Р. Эммонс [2004, с. 18] пишет о том, что духовность предполагает собой определение своего места в развивающейся Вселенной. Она отражает потребность включить свою конечную жизнь в грандиозный всеохватывающий нарратив. Под нарративом Р. Эммонс [2004, с. 42] имеет в виду сюжет, историю, которую люди создают для того, чтобы придать своей жизни ощущение смысла и цели. Эта история приводит сферу личностных черт, стремлений в более или менее согласованное единство.

Приведенные выше примеры иллюстрируют доминирование в иерархически организованной структуре ценностных ориентаций личности родителей витальных и/или аффилиативных ценностных ориентаций над духовными и последствия этого для воспитания детей в семье.

На первый взгляд упомянутые выше методики носят диагностический характер – помогают установить насколько высоким или низким является социально-воспитательный потенциал семьи. Однако использование их побуждает родителей к рефлексии по поводу того, насколько они эффективные воспитатели, насколько они компетентны для того, чтобы оказать помощь своему ребенку в проблемах его социализации, насколько они способны обосновать свои требования по отношению к ребенку. Описанные выше ситуации при знакомстве с ними сами по себе выступают в роли мощных стимулов, побуждающих родителей задуматься насколько компетентными воспитателями они являются. Когда я в процессе беседы реконструирую основные параметры ситуации, родителям зачастую становится ясна подоплека ситуации. Таким образом, речь здесь идет не только об алгоритмах диагностики, но и, одновременно, об алгоритмах оказания воздействия. Это как раз тот случай, когда «консультант работает вопросами, а не ответами», что с точки зрения Ю.М. Жукова [Методы…, 2004, с. 186], как нельзя лучше характеризует тот способ, который следует использовать психологу-консультанту, прилагая усилия к решению проблем. При условии, что консультант будет слушать и слышать ответы, понимать смысл этих ответов [там же].

Конструктивный смысл родительско-юношеских конфликтов, в основе которых лежит девиантное поведение ребенка (если в основе конфликта лежит низкий социально-воспитательный потенциал семьи) отображен в динамике, представленной на рис. 3.

 

Рис. 3. Динамика родительско-юношеских конфликтов, в основе которых лежит девиантное поведение ребенка, в случае, если в основе конфликта лежит низкий социально-воспитательный потенциал семьи, отражающая конструктивный смысл этих конфликтов.

Как видно из рис. 3, смысл этих конфликтов состоит в том, чтобы родители в большей степени начали опираться на духовные ценности в попытках помочь своему ребенку стать на путь нормативно заданной социализации.
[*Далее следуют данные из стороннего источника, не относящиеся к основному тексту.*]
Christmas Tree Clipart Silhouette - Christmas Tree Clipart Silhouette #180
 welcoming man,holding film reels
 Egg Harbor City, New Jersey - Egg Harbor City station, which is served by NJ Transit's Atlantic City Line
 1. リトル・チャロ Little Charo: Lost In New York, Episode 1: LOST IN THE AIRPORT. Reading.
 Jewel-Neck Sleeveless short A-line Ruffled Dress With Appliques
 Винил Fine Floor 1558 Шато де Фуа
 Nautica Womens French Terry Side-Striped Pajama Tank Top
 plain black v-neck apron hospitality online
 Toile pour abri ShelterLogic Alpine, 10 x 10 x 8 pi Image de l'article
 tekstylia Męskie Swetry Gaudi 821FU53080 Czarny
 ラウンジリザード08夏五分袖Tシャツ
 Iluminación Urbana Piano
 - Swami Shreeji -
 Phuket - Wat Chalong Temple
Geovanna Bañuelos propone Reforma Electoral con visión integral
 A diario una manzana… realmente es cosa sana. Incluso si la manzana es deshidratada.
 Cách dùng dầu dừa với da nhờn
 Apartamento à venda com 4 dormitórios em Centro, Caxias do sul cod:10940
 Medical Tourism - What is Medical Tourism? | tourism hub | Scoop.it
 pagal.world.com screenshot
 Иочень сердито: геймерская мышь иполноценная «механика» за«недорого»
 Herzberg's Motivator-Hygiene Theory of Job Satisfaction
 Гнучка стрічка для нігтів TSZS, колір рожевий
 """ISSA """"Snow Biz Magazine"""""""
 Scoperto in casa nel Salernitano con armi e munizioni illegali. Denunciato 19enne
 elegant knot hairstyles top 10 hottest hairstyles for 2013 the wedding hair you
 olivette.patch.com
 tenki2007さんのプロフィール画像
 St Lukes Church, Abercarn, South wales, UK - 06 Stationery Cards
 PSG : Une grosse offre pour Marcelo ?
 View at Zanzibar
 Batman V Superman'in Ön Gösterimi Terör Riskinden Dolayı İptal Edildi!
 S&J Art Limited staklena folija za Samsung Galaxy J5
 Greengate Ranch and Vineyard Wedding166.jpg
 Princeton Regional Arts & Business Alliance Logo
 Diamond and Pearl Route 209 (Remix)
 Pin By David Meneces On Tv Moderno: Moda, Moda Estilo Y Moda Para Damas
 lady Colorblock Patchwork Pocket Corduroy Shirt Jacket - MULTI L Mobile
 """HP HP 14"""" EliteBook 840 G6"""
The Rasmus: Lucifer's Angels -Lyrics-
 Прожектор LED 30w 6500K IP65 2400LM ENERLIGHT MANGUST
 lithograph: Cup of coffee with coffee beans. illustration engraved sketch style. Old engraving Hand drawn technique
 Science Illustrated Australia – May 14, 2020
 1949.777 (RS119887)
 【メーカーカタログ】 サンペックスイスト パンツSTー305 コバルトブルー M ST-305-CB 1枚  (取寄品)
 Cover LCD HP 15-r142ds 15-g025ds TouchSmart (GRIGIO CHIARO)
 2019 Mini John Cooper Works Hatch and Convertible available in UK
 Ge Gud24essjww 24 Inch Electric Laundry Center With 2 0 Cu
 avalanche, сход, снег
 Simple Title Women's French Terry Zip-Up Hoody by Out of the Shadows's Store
Этот рисунок также отражает те типичные ошибки, которые родители, постепенно продвигаясь к верному решению, совершают.

Для помощи родителям применительно к ситуации низкого социально-воспитательного потенциала семьи мной была разработана специальная методика, которую я назваю методикой наращивания социально-воспитательного потенциала семьи.

Когда я говорю о социально-воспитательном потенциале семьи, то имею в виду, что этот воспитательный потенциал семьи накапливается из общества, из достижений людей, которые закреплены в достоянии общества – книгах, кинофильмах и так далее. Общество можно рассматривать как хранилище социально-воспитательного потенциала. Семья же может его аккумулировать и реализовывать, а может и не делать этого. Наращивать социально-воспитательный потенциал семьи значит обратиться к достоянию общества – к материалам культуры. Это предполагает, что родители оттуда будут черпать этот потенциал и использовать его в своем воспитательном диалоге с ребенком.

Согласно разработанной мной методике наращивания социально-воспитательного потенциала семьи, первым этапом работы является прекращение всяких форм насилия, давления со стороны родителей по отношению к ребенку, которые лишь усугубляют родительско-юношеский конфликт и девиантное поведение ребенка. Критерием прекращения давления является полное отсутствие в отношениях между родителями и детьми всего, что могло бы раздражать ребенка. Если это условие выполняется, то через некоторое время в доме устанавливается относительная тишина, которая дает всем членам семьи ощущение убежища и безопасности. У ребенка появляется возможность дома додумать свои мысли.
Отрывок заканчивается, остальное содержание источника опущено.